===== Document passage =====
EDL founder Tommy Robinson loses libel case brought by Syrian schoolboy

22 July 2021, 13:17 | Updated: 22 July 2021, 23:24

English Defence League founder Tommy Robinson has lost a libel case brought by a Syrian schoolboy who was filmed being attacked at a Huddersfield school.

After the video went viral in 2018, Robinson claimed in two Facebook videos that Jamal Hijazi was "not innocent and he violently attacks young English girls in his school".

His lawyers said the comments had "a devastating effect" on him and his family, who had come to the UK as refugees, forcing them to move home and abandon his education.

A judge on Thursday ruled in Jamal's favour, granting him £100,000 in damages, and also imposed an injunction to stop Robinson repeating the allegations.

The Facebook videos in response to the attack at Almondbury Community School in October 2018 were viewed nearly a million times.

Robinson also claimed in the clips that Jamal, now 18, "beat a girl black and blue" and "threatened to stab" another boy - allegations the teenager denies.

The case went to trial in April and Robinson - who represented himself - argued his comments were true and claimed to have "uncovered dozens of accounts of aggressive, abusive and deceitful behaviour" by the teenager.

Jamal's lawyer, Catrin Evans QC, said the comments had led to death threats and "extremist agitation".

Ms Evans told the court Mr Robinson had an "anti-Muslim agenda" and that his videos "turned Jamal into the aggressor and the bully into a righteous white knight".

Robinson - whose real name is Stephen Yaxley-Lennon - claimed during the trial that he was an independent journalist.

"The media simply had zero interest in the other side of this story, the uncomfortable truth," he said.

But in Thursday's ruling the judge said Jamal had suffered "particularly severe" consequences and that Robinson's attempt to prove his allegations had fallen "woefully short".

The judge said his actions were "a deliberate effort to portray the claimant as being... a violent aggressor" using language "calculated to inflame the situation".

He said Robinson had failed to show Jamal had been aggressive or abusive towards female staff or pupils.

"There is no trace of any such behaviour by the claimant in these [school] records. On the contrary, his behavioural record is overwhelmingly positive," said Mr Justice Nicklin.

He added that the school attack on Jamal was not racially motivated, and that the other boy involved was also a victim and wrongly portrayed as a racist bully.

As well as the damages, Robinson was also ordered to pay Jamal's legal costs - but he told the court he was bankrupt.

"I've not got any money. I'm bankrupt. I've struggled hugely with my own issues these last 12 months... I ain't got it," he said.

Speaking after the ruling, Jamal Hijazi's lawyers said it had taken great courage for him to pursue the case.

"We are delighted that Jamal has been entirely vindicated," said Francesca Flood from Burlingtons Legal.

"Jamal and his family now wish to put this matter behind them in order that they can get on with their lives.

"They do however wish to extend their gratitude to the Great British public for their support and generosity, without which this legal action would not have been possible."
=====
→ **Exercise**: Output the passage of the article on the Tommy Robinson libel ruling between "The judge said his" and "a racist bully.", inclusive, reproducing it word for word. The listing that comes next is drawn from a different source and is unrelated to the article.
===== Provided data =====
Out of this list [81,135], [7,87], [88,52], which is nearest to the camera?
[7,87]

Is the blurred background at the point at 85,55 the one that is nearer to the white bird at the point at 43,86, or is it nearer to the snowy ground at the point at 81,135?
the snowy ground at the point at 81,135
=====
→ **Task result**:
The judge said his actions were "a deliberate effort to portray the claimant as being... a violent aggressor" using language "calculated to inflame the situation".

He said Robinson had failed to show Jamal had been aggressive or abusive towards female staff or pupils.

"There is no trace of any such behaviour by the claimant in these [school] records. On the contrary, his behavioural record is overwhelmingly positive," said Mr Justice Nicklin.

He added that the school attack on Jamal was not racially motivated, and that the other boy involved was also a victim and wrongly portrayed as a racist bully.